With global issues demanding urgent attention, there’s much more change in store for the restaurant and hospitality industry, and the communities who support and sustain it. One smart way to prep for those challenges is to future-proof.

Leaders in Environmentally Accountable Foodservice (LEAF) and industry expert André LaRivière of The Next Course™ have partnered to create an industry first: a groundbreaking online sustainability program for both foodservice and hospitality professionals, and culinary and hospitality students: The SUSTAINABLE FOODSERVICE PROFESSIONAL (SFP) CERTIFICATE PROGRAM.

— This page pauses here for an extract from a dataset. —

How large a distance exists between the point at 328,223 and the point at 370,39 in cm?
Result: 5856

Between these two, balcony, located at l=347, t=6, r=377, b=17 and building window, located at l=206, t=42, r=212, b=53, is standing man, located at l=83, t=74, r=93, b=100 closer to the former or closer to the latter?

“Basic sustainable policies and adaptable practices provide the kind of resilience essential for businesses and careers,” said Janine Windsor, LEAF President and Founder. “Working in the industry for the past 10 years, it became obvious to us that there was a gap between what people aspired to accomplish and what they were able to achieve. Often restaurant owners and leadership had the best intentions and plans for how to make their restaurant more sustainable, but frontline staff weren’t always equipped with the knowledge or skills to support that effort. Or sometimes, leaders themselves would make poor sustainability decisions, not having the foundational knowledge to make good ones. We wanted to find a way to bring that foundational knowledge to the masses, in a convenient, inexpensive and accessible way.”

The Sustainable Foodservice Professional (SFP) program provides inspiring e-learning experiences on best practices in future-proof sustainability principles across all aspects of foodservice & hospitality operations and management. The SFP Level 1 course is available in two versions, the Professional Edition and Student Edition, each offers individual or group packages to suit the needs of an operation or campus.

Designed for mobile learning, the SFP Level 1 course features experts and leaders in the Culinary and Sustainability industries, and combines inspiring videos, challenging quizzes and practical resources in bite-sized lessons, covering the essentials in five sections.  Each explores a particular set of choices every operation must make, from menu concepts, sourcing products and equipping kitchens to staff policies and customer communications; and outlines the many opportunities to embed future-proof policies and solutions into those options.

“Even before these unprecedented times, our industry was facing the need for substantial  change across the board,” said André LaRivière, The Next Course™. “And to implement that change, both professionals and students must update their toolkit to boost sustainability in our food systems and produce measurable, sustainable savings in reduced energy, water and waste. It’s mission-critical knowledge that will set professionals apart and help them rise to the top of the hiring pool in the future.”

Download the course syllabus, try a sample lesson and explore all the registration options at www.sfpcertificate.ca.

About LEAF

Since 2009, Leaders in Environmentally Accountable Foodservice (LEAF) has worked with more than 100 restaurants, cafes, and food trucks to help reduce the environmental impact of the Canadian foodservice industry. LEAF is the only national non-profit foodservice certification of its kind. LEAF Certification offers accreditation to restaurants demonstrating efforts in environmental and sustainable foodservice practices, across ten key areas of sustainability.  Every year with the release of LEAF’s Guide to Canada’s Greenest Restaurants, we champion sustainable foodservice practice and make it easy for diners to find green dining options. Follow LEAF on Twitter @LEAF_Canada, on Instagram @LEAF_Canada, and on Facebook L.E.A.F

About The Next Course

After a career in public broadcasting, André LaRivière traded his ‘passionate amateur’ status for that of professional chef at New York City’s French Culinary Institute. He later combined his experience to explore the Canadian restaurant industry for trade and consumer magazines. In 2007, André founded the Green Table Network, a not-for-profit enterprise fostering sustainability with more than 100 members around B.C. In 2012, he helped facilitate the fully sustainable renovation of O’Doul’s on Robson into the award-winning Forage restaurant, an experience that produced The Next Course: Reinventing the Modern Urban Restaurant (Mise-en-Page Press, 2018) aimed at helping his industry colleagues ‘future-proof’ their operations. The book also became the framework for the SFP Certificate Program.